Artist’s Statement

Basic Conditionalities or the Assumption of Burden: Stalking the Countryside is from the Wicked Aspirations: Parity or Bust series that critiques the conditions and consequences of current international economic policies. The series features a cast of characters involved in global economic relationships, particularly related to the genetic engineering of crops and their seeds. Genetic modification within agriculture and the attendant chemistry of fertilizers developed in the first world may have their benefits but are ultimately proprietary. The results are often corporate exploitation and engineered dependency of farmers around the globe. In Wicked Aspirations, various animal species struggle collectively toward the mirage of economic parity, the alleviation of odious debt, the eradication of suffering, a transition to prosperity and popular sovereignty—and to a restored and equitable balance of nature.
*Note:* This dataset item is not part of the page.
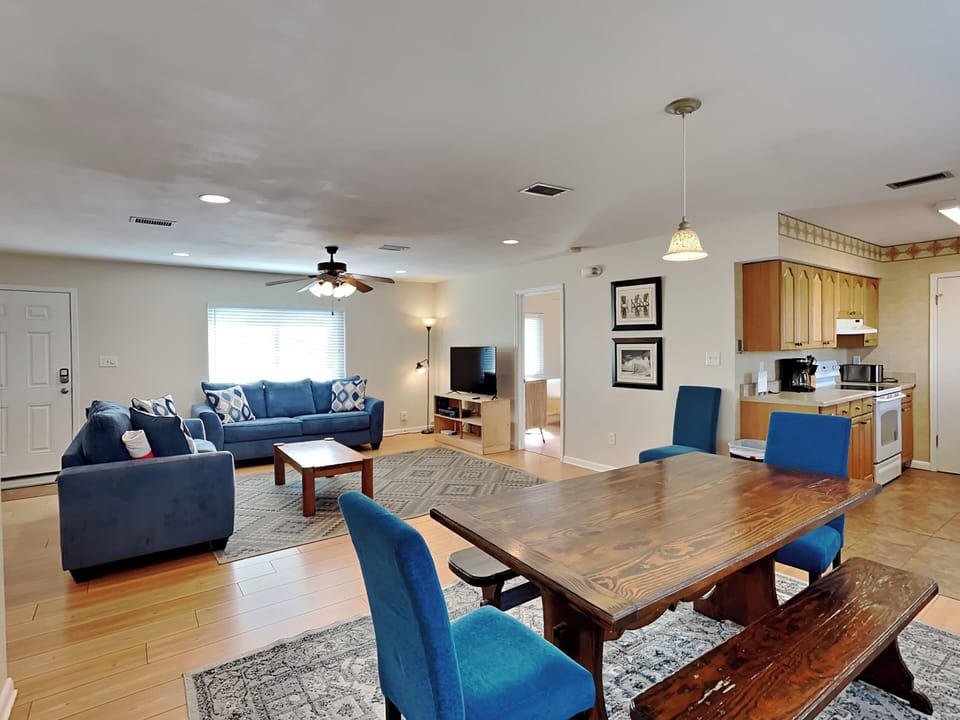 House, Multiple Beds, Balcony, Garden View | Living area | 40-inch TV with digital channels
Humans perpetually try to domesticate nature, whether with bare hands or with advanced tools and technologies. Most people in the world still work by hand, largely sustaining themselves through agriculture. The “developed” world’s inventions to benefit mankind are often proprietary developments. In agriculture, they can ultimately lead to cash crops and export economies that drive farmers to suicide. In India, for example, nearly thirty people in the farming sector die by suicide each day. In On Earth Never Sown, we see manual tools working (or attacking?) a stone cloud, a human creation. The power of numbers and collective action convey an aspiration—perhaps the promise in Psalms that “the meek shall inherit the earth.”